Juliano F. Ravasi wrote:
Platonides wrote:
What about people with javascript disabled?
This question is so cliché... It has become one of the default excuses
when someone doesn't want to bother thinking about a problem.
Hey, hey, be quiet.
In fact, i would welcome such option. But it's an obvious drawback.
Then, I argue:
1. How many users, normal users, have javascript disabled? Note that we
are power users. The average user doesn't even know the difference
between a "computer" and "Windows", and use whatever is installed.
Javascript is something beyond their naked-eye visible universe. They
don't know it exists, and how to disable it. These users are the majority.
2. How many of these users, who have Javascript disabled, are actually
editors of content in Wikipedia and other MediaWiki-based wikis?
3. How many of these editors who have Javascript disabled will actually
feel more inconvenient to go up and click the "edit this page" link on
the top of the article instead of turning Javascript back on?
I don't know. You'd need to study it. I'd rather prefer not having to
answer to all users complaining their edit links are gone. The numbers
may be higher than estimated ;)
You'd expect an ever lesser number of people not having *images*
enambled. Yet, there have been people for whose "SUL doesn't work"

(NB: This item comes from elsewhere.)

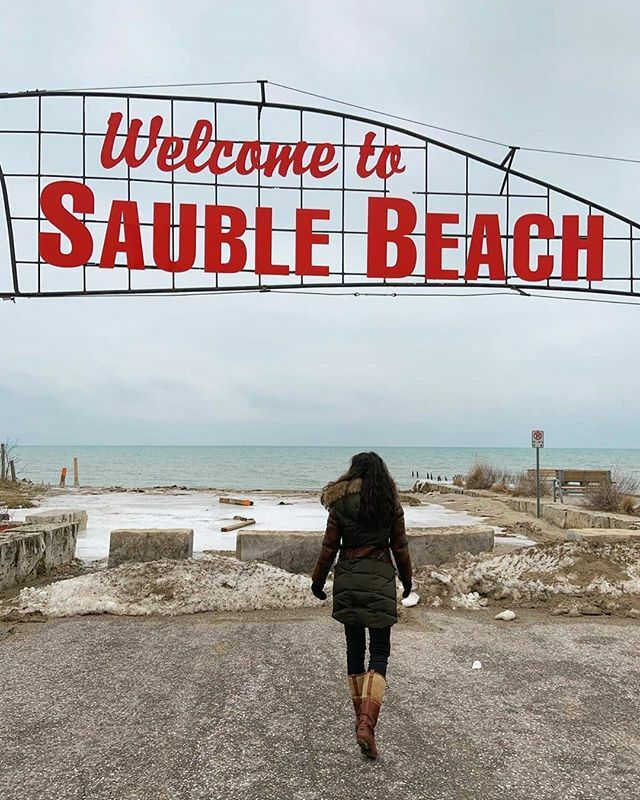 @hello.sunshine.vacations Enjoying the Sauble Beach Life! . . . Can we just fast forward to June!!! I need some vitamin D #bringbacksummer  #hellosunshinevacations #saublebeach #brucepeninsula #beachin #travelgirlshub #travelgirlstyle #peacefulplace #… https://ift.tt/2Iv5Fuspic.twitter.com/C2j2tjpnbG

because the images loading the cookies weren't being loaded.
5. Disabling Javascript completely render so many
(badly designed) sites
unusable that doing so almost rips you of a leg. Who are really
concerned about having Javascript enabled ends up using Opera or the
NoScript extension to disable scripts selectively. In this case, the
user just needs to enable Javascript for MediaWiki sites. Simple.
The point is, Mediawiki tries to be rightly designed :)
6. Adding section edit links via Javascript is not
going to render
MediaWiki unusable, not even near that. People will still be able to
read anything, and *edit* anything, since we are not going to get rid
the "edit this page" functionality.
Of course, but it looks like a step in the wrong direction.
7. MediaWiki already depends on Javascript for many
other non-essential
stuff. Of course, proper care was taken to not make it unusable,
although it sucks using MediaWiki without Javascript. Table sorting,
quick watch/unwatch, instant upload filename collision check, search
suggestions based on page titles, etc... They are all convenient
features added to MediaWiki via Javascript. I don't see any problem in
making edit links the same.
They couldn't be done without javascript. On the other hand, section
edit links don't need it at all.
8. There is always the option of using
<noscript>...</noscript> as a
fallback: Use javascript to place edit links for people who have
Javascript enabled, and leave <noscript/> fallbacks in place for people
who don't. I just tested in Firebug, selecting and copying a text across
an invisible <noscript/> tag doesn't copy its contents, so it would fix
the problem of the surprise "[Edit]"s that pop up when you copy/paste
text from the wiki.
Seems interesting. It could be made a configuration option:
*Inline edit links
*Full javascript edit links
*Javascript edit links with <noscript>
*No edit links at all
My worry is that edit links position and magic is so fragile that who
know what would happen by also adding <noscript> and javascript to the mix.
However, that could fix bug 11555. Screen readers will probably read
noscript sections, but would ignore edit links if generated by
javascript, which is a Good Thing(tm) [CCing Per].